Liberals, Islamists tussle over Egypt constitution

By Shaimaa Fayed

CAIRO | Tue Mar 27, 2012 2:35pm BST

CAIRO (Reuters) - Egyptian liberals and leftists wary of Islamist dominance of an assembly drafting a new constitution said on Tuesday they would write their own, deepening a row overshadowing a major element of the transition from President Hosni Mubarak's rule.

Liberals who have quit the 100-member assembly in protest at its make-up were among those who signed a statement that pledged to write an alternative constitution to the one being drafted by the official body, which was formed at the weekend.

"We shall undertake this duty from outside the official assembly in collaboration with all the segments of society and experts that should have been included from the beginning," said the statement, released at a news conference where one speaker after another accused the Islamists of seeking to dominate.

The row has raised doubts over the credibility of a process designed to set the rules for how Egypt is governed, adding a new challenge to the ruling military's transition plans.

The Islamists secured a major say in the constitutional assembly's composition thanks to their strong position in parliament, where the Muslim Brotherhood and the more hardline Nour Party won some 70 percent of seats in recent elections.

Liberals, leftists and others say the poll result should not decide the make-up of a body that will write a constitution meant to last far longer than a parliamentary term. Women, young people and minority Christians are under-represented, they say.

"The political Islamic current has given itself the right to monopolise the writing of the constitution, excluding the other factions of Egyptian society," Ahmed Said, head of the liberal Free Egyptians Party, said at the meeting.

Mostafa El Gendy, a liberal and a member of the Revolution Continues group, told Reuters: "The constitution is for all Egyptians, to be participated in by all Egyptians."

LEGAL COMPLAINTS

The Muslim Brotherhood disputes accusations that Islamists dominate the Constitutional Assembly, saying it contains 48 Islamists, 36 from parliament and 12 from outside. Their opponents say a score of other members have Islamist leanings.

The Brotherhood, founded in 1928, has said the criticism amounts to an attempt by the minority to impose its will on an elected majority. "Thirty million people elected those MPs. How come they shouldn't be part of the assembly?" asked Abdel Khaleq al-Sherif, a member of the Brotherhood's advisory council.

Field Marshal Mohamed Hussein Tantawi, head of the military council ruling Egypt since Mubarak was toppled, met politicians on Tuesday to try to resolve the crisis, an army official said.

The military council is due to hand power to a new president at the end of June, completing a transition to civilian rule.

A Cairo court convened on Tuesday to hear legal complaints filed by Egyptians over the formation of the constitutional assembly, and about 150 protesters gathered outside.

"We didn't die so the Brotherhood could write the constitution," read one of their banners.

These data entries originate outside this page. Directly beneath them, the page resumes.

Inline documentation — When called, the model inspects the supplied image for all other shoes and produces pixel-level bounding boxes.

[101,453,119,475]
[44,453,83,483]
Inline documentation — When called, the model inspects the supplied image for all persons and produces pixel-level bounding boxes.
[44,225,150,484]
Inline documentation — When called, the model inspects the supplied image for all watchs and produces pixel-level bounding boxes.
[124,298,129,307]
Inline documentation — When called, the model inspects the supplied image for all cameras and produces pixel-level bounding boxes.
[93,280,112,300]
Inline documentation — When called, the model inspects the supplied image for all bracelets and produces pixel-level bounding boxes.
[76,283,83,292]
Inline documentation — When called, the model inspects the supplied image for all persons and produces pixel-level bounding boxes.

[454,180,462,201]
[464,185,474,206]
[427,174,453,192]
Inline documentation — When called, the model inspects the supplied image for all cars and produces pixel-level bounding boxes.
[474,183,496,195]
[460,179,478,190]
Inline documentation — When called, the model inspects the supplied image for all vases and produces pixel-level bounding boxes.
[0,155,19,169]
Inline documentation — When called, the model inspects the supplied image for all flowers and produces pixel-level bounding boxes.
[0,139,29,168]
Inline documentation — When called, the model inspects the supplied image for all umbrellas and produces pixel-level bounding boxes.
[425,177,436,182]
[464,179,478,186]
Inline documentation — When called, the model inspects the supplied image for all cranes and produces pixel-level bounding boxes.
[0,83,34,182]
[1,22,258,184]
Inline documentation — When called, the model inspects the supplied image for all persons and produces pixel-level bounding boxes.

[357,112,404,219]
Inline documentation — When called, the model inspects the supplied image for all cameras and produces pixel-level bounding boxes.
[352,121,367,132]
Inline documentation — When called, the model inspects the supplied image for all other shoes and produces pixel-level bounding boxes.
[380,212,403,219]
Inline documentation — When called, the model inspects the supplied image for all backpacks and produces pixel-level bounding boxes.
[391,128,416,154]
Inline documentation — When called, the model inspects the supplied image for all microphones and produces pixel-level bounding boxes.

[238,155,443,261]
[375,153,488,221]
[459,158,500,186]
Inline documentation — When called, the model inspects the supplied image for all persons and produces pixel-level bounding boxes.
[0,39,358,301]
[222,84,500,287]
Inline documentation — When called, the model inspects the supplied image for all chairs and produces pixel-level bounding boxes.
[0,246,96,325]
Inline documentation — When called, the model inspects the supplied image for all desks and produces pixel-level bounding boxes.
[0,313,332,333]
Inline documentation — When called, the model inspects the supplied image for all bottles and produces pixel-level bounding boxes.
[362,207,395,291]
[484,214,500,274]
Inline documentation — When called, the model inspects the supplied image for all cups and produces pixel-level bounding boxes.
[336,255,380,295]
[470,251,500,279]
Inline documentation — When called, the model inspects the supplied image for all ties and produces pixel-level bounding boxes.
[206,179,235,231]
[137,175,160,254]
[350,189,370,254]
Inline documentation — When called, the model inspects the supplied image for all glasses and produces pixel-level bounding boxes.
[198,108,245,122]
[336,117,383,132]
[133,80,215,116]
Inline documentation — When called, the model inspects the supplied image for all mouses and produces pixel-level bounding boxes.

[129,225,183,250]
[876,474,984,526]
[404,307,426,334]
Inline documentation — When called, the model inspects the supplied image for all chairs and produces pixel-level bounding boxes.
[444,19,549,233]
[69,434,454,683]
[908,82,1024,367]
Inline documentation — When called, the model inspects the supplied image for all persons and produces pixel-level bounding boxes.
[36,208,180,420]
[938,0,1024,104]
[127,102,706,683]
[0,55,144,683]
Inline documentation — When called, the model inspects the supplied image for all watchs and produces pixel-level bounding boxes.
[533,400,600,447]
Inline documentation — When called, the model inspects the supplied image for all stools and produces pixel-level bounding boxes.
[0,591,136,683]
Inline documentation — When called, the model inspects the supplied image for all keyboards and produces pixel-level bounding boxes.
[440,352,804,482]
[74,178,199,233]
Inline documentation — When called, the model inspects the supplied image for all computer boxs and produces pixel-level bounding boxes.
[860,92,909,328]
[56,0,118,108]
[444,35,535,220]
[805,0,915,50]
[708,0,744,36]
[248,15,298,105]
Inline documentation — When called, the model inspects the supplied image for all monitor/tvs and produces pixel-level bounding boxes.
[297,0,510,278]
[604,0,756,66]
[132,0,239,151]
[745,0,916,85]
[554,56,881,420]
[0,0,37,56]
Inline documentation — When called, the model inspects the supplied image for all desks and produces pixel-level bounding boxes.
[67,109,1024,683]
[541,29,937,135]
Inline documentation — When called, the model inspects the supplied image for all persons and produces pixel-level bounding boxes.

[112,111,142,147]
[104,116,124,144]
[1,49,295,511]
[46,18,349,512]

Hafez Abou Saeda, head of the Egyptian Organisation for Human Rights, who was among the crowd, said: "It (the assembly) poses great danger because it means two parties with Islamist orientations will divide amongst themselves the constitution, meaning they can restrict rights and freedoms.

"They can seek to implement a system of government that gives more powers to the majority party, turning our system from a presidential one to a parliamentary one which leads to control of the upper and lower houses of parliament and the government."

Some members of the Brotherhood and the Nour Party have also criticised the way the assembly was formed.

"I call on the Muslim Brotherhood and the Salafi Nour Party, to which I am honoured to belong, to open the door to communication and dialogue," said Yasser Salah El-Kadi, an Islamist MP who attended Tuesday's news conference.